16 Steps to Accountable Negotiation
One of the first steps in setting up accountability after making a request or receiving one from another person is negotiating an agreement. If you are interacting with other people, at some point you will be required to negotiate. Negotiations can be simple or complex. What follows are 16 ideas about negotiation.
Negotiation is listening to and considering other points of view with the purpose of coming to an agreement.
Negotiations can be simple or complex. They can involve two or more people on each side. Accountable negotiators have a clear picture of what negotiation requires. Some things you can do to negotiate effectively are:
- Establish a non-threatening environment. Do not become adversarial. Be open to considering what the other side wants.
- Know exactly what you want and what you don’t want. Be prepared with some idea of what is an absolute requirement and what you are willing to compromise.
- Ask for what you want.
- Identify early your “best alternative to a negotiated agreement” or BATNA. This is what you will do if you cannot come to an agreement.
- Allow the other parties to share what they want.
- Listen and ask questions to hear and understand the other side accurately.
- Document what both sides want. Make notes or share on a whiteboard.
- Focus on negotiating one point or one interest at a time.
- Get clear about what the other party wants that you and they perceive is different from what you want. Clearly define what they mean when they ask for something; get the details.
- Identify the fear of potential loss that the other party perceives if they don’t get what they want. Obstacles to success in negotiations are almost always driven by the perception that the other person or team will lose something if they give in.
- Identify the fear of potential loss that you and your team perceive if you don’t get what you want.
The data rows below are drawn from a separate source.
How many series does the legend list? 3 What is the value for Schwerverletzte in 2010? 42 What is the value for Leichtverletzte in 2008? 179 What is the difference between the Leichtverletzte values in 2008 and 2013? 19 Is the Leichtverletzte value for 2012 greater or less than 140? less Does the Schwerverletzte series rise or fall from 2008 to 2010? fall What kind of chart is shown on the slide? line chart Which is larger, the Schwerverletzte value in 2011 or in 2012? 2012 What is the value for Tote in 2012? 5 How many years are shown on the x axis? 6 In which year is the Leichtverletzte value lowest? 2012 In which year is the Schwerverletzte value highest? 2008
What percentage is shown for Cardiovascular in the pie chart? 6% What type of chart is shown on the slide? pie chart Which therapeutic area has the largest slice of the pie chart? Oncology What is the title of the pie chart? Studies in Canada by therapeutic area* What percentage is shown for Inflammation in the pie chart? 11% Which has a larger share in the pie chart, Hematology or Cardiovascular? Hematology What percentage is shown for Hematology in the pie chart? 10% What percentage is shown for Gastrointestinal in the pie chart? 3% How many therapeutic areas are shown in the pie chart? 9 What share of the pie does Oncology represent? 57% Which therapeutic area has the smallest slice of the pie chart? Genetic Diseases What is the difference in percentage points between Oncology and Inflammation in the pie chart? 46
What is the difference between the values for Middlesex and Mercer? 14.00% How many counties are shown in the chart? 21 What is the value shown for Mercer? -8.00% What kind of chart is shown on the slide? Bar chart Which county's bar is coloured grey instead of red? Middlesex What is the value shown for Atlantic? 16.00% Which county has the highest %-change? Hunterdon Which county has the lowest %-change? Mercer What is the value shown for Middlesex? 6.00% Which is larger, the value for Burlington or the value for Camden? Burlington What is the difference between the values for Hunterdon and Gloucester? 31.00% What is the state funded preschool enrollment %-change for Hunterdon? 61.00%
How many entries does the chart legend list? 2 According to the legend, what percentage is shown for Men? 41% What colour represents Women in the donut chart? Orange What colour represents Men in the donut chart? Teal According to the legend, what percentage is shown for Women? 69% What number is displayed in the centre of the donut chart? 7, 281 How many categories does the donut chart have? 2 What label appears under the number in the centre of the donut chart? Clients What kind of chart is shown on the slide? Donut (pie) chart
- Explore solutions with the other side to reduce or eliminate those perceived potential losses. Sometimes those losses are misperceptions or less likely to occur than what we and others think.
- Come to an agreement in increments based on generalities and objective criteria.
- Identify and explore the details and fine-tune the agreement.
- Make compromises that are necessary to create an agreement or be willing to walk away and apply your BATNA. Sometimes, if you are not willing to walk away without an agreement, you have very little leverage.
- Confirm the agreement.
Negotiations do not have to be complicated. They may involve only one or two interests or differences. Be prepared to apply these tactics if you want to maximize your effectiveness.
There have been many books written on negotiation. The best of the best that came out of the Harvard Negotiation Project was by Roger Fisher and William Ury: Getting to Yes.